His Family - Ernest Poole [107]
"Father! Please! Is this fair? Is this kind?" She asked in a harsh frightened tone. Her eyes were wet with angry tears.
"This isn't a time to be kind, my dear." His voice was quivering like her own. "I'm bungling it--I'm bungling it--but you must let me stumble along and try to show you what I mean. You will have your work, your crowded schools, to which you'll be able to give your life. But I look ahead, I who know you--and I don't see you happy, I don't even see you whole. For you there will be no family. None of the intimate sorrows and joys that have been in this house will come to you. I look back and I see them all--for a man who has come so near the end gets a larger vision." He shut his eyes, his jaw set tight. "I look into my family back and back, and I see how it has been made of many generations. Certain figures stand out in my mind--they cover over a hundred years. And I see how much they've meant to me. I see that I've been one of them--a link in a long chain of lives--all inter-bound and reaching on. In my life they have all been here--as I shall be in lives to come.

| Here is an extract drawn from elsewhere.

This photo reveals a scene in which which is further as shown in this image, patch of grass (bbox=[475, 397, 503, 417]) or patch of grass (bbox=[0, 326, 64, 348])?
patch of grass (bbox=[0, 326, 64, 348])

"And this is what I want for you." He held her close a moment. The tears were rolling down her cheeks. "Until now you have been one of us, too. You have never once been free. You have been the one in this house to step in and take hold and try to decide what's best to be done. I'm not putting you up on a pedestal, I don't say you've made no mistakes--but I say you're the kind of a woman who craves what's in a family. You're the one of my daughters who has loved this house the most!"
"Yes," she said, "I've loved this house--"
"But now for you all this will stop--quite suddenly," he told her. "This house of ours will soon be sold. And within a few months I shall be dead, and your family will have dropped out of your life."
"Stop! Can't you? Stop! It's brutal! It isn't true about you!" she cried. "I won't believe it!" Her voice broke.
"Go and see my physician," he said.
"How long have you known it? Why didn't you tell me?"
"Because we had troubles enough as it was, other things to think of. But there's only one thing now, this freedom you are facing."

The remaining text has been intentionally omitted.